Humiliation or Solidarity?

The Hope for a Common European Foreign Policy

This article was written in response to a statement, authored by Juergen Habermas and co-signed by Jacques Derrida, published in Frankfurter Allgemeine Zeitung on May 31, 2003. It called upon the nations of “Kerneuropa” (Donald Rumsfeld’s “Old Europe”-France, Germany, Italy, Spain, Benelux, and Portugal) to adopt a common foreign policy. The Habermas-Derrida article was called “February 15th, or What Binds Europeans Together”-a reference to the day in 2003 on which mass demonstrations against the Iraq War were held in London, Rome, Madrid, Barcelona, Berlin, and Paris. It was also the day on which, in Habermas’s words “the newspapers reported to their astonished readers the Spanish prime minister’s invitation to the other European nations willing to support the Iraq war to swear an oath of loyalty to George W. Bush, an invitation issued behind the back of the other countries of the European Union.” Other European philosophers (Umberto Eco, Adolf Muschg, Fernando Savater, and Gianni Vattimo) published statements along the same lines in the leading newspapers of their respective countries, also on May 31. The text below, representing an American reaction to the Habermas-Derrida initiative, was published in German in Sueddeutsche Zeitung on May 31. The Habermas-Derrida article was published in English in the September 2003 issue of Constellations.
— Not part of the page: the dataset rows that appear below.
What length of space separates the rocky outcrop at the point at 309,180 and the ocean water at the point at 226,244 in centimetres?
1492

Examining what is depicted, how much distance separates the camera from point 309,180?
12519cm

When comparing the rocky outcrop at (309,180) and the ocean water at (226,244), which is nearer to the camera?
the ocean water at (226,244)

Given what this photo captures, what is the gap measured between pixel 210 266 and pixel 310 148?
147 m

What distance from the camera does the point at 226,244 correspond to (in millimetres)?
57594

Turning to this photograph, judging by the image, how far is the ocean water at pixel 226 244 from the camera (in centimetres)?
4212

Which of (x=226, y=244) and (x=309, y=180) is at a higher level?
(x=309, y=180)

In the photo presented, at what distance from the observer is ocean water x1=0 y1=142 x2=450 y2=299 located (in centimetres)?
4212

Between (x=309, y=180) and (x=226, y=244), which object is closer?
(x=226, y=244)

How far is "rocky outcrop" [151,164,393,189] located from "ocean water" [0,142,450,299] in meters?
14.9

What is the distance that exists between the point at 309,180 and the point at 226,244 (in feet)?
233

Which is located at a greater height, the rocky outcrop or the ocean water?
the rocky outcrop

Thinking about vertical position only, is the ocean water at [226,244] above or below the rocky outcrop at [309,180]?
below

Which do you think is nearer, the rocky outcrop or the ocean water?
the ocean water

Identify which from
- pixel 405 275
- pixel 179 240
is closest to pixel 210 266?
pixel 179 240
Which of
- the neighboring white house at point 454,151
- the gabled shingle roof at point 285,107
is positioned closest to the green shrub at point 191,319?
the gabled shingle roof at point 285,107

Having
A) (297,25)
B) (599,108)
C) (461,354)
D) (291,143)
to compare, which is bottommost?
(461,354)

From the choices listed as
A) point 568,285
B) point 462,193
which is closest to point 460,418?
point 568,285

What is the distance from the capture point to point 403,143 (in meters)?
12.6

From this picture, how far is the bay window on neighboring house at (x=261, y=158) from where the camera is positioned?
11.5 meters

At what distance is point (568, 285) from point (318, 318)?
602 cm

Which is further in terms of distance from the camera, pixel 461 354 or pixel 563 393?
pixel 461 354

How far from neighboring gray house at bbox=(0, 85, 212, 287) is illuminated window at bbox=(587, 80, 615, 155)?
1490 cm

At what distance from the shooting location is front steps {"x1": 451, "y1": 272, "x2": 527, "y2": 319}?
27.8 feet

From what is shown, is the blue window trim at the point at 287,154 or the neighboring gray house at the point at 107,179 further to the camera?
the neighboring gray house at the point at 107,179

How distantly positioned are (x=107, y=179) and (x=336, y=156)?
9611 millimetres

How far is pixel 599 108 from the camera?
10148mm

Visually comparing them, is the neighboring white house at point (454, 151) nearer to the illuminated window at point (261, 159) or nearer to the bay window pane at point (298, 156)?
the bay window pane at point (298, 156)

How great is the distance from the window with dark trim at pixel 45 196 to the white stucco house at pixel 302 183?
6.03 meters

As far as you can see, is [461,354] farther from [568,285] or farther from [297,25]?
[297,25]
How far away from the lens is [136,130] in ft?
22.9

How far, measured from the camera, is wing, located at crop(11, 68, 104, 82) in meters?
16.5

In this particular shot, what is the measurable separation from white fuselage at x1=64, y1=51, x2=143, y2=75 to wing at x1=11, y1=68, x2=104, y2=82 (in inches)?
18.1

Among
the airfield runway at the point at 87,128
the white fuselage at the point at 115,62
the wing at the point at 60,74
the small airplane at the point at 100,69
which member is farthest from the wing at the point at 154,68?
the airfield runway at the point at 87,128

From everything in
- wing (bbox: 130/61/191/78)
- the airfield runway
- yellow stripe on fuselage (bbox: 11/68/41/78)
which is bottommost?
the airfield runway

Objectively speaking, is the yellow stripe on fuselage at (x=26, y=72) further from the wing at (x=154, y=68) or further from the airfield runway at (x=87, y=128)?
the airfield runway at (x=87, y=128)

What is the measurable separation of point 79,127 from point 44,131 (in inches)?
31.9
President Bush’s national security adviser has said, according to newspaper reports, that Russia will be forgiven, Germany ignored, and France punished. Whether or not Condoleezza Rice actually used those words, they express the attitude of the Bush administration toward nations that failed to join the Iraq War coalition. Disagreement with Washington by foreign governments is being treated by the Bush White House not as honest difference of opinion but as the failure of knaves and fools to accept guidance from the wise, farsighted, and benevolent.

Rice herself (the former provost of my university) is a very sophisticated and knowledgeable scholar, and so it is unlikely that she thinks of European leaders in any such simplistic way. But her insistence on the need for America to retain total control of global affairs is consonant with the remark that the American press is now attributing to her. Presumably she thinks that people such as Joschka Fischer and Dominique de Villepin, though neither fools nor knaves, must nevertheless be publicly humiliated, in order to help ensure a stable world order. For such stability, on her view, will be possible only if America’s hegemony goes unchallenged.

More frightening than the bullying tone adopted by President Bush’s advisers is the fact that European heads of government and foreign ministers are now reverting to their bad old habits. They are competing with one another for Washington’s favor. After so...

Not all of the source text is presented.